Though Mr. Rich has focused his comedy on the “microscopic nature of human existence,” that did not stop him from starting a family last year. He and his wife, who grew up Christian, welcomed a daughter recently, and though they consider themselves a Jewish family now, Mr. Rich plans to take a liberal stance in the way he raises her with regard to religion. “We just want to make sure that it’s [her] option,” he says.
In a similar strain, “Miracle Workers,” much like its contemporary television counterparts “The Good Place” and “God Friended Me,” is less interested in depicting a specific brand of faith than offering a rationale for the sometimes random consequences of our actions. As Mr. Rich posits in the show, maybe the reason bad things happen to good people is that God just made a mistake. After all, there are only so many prayers that Craig, Eliza and the rest of their angel peers can handle in any given day.
“The prophets don’t always fully understand what God is telling them; the prayers don’t always make it to their destination. When heaven sends signs down to people on planet Earth, the signs are usually ignored or misinterpreted,” Mr. Rich says, though he adds, “It’s not a completely nihilistic or bleak version of the universe because on our show miracles are at least possible, and in fact prayers on our show are answered every single day.”

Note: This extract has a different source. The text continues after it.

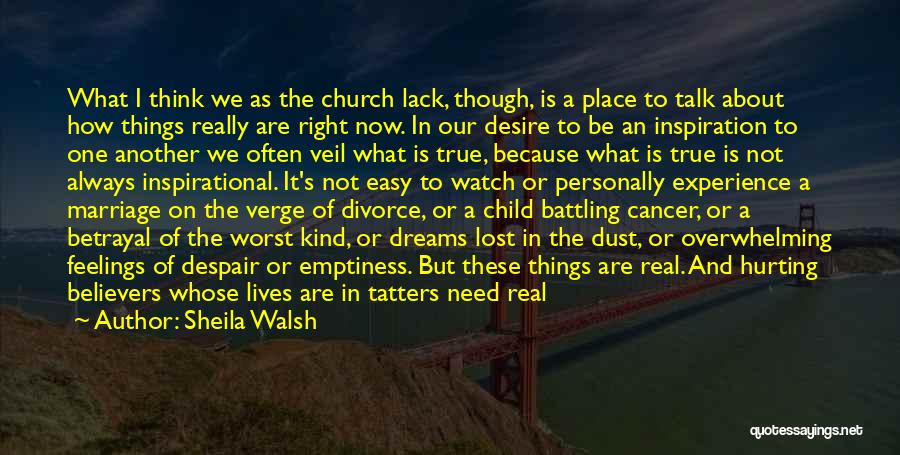 Those Lost To Cancer Quotes By Sheila Walsh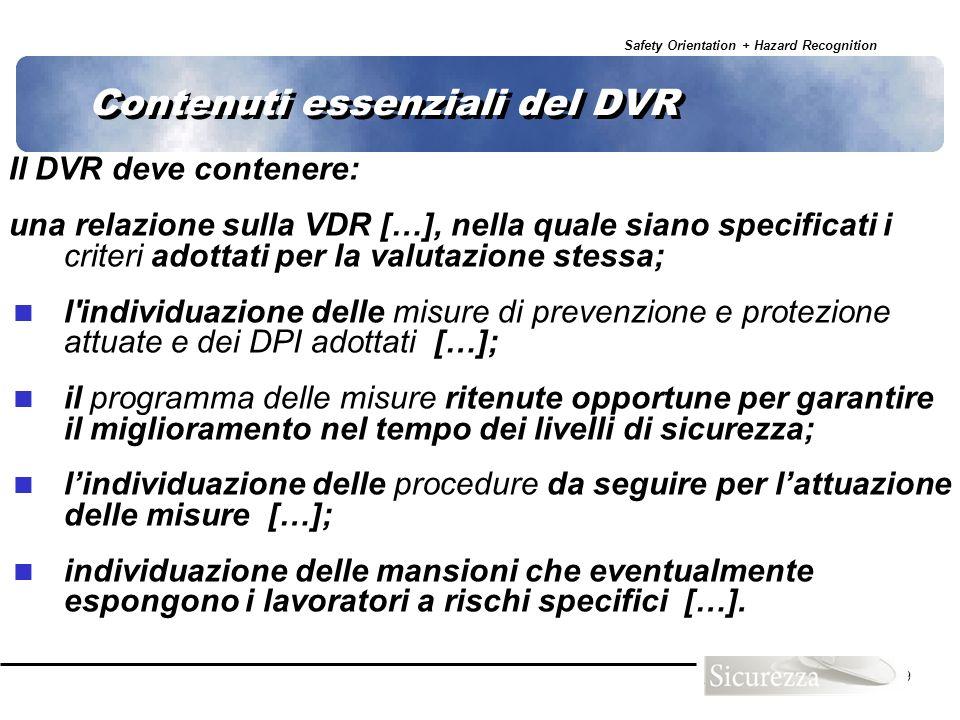 Safety Orientation + Hazard Recognition 79 Contenuti essenziali del DVR Il DVR deve contenere: una relazione sulla VDR […], nella quale siano specific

While his portfolio continues to grow, both on the page and in Hollywood (his next project is a movie starring Seth Rogen, based on one of Mr. Rich’s short stories), Mr. Rich still finds it thrilling to see his work adapted for the screen. Especially considering that “Miracle Workers” was originally passed over by studios and reconsidered only when Mr. Radcliffe, a fan of the novel, rescued the project as an executive producer. “He was very instrumental in making this whole thing very possible,” Mr. Rich says.
Writing fiction remains Mr. Rich’s primary passion, with baseball running a close second. Throughout What In God’s Name, he has fun addressing the countless prayers that funnel into Craig’s workspace requesting a missed field goal or a team winning the pennant. Only occasionally does God choose to intervene—brazenly picking league champions and checking on winning streaks—but Mr. Rich promises he would never pray to God for his hometown team.
“I wouldn’t waste God’s time with the Mets,” he laughs. “He made his decision on [them]. I’m not going to appeal it.”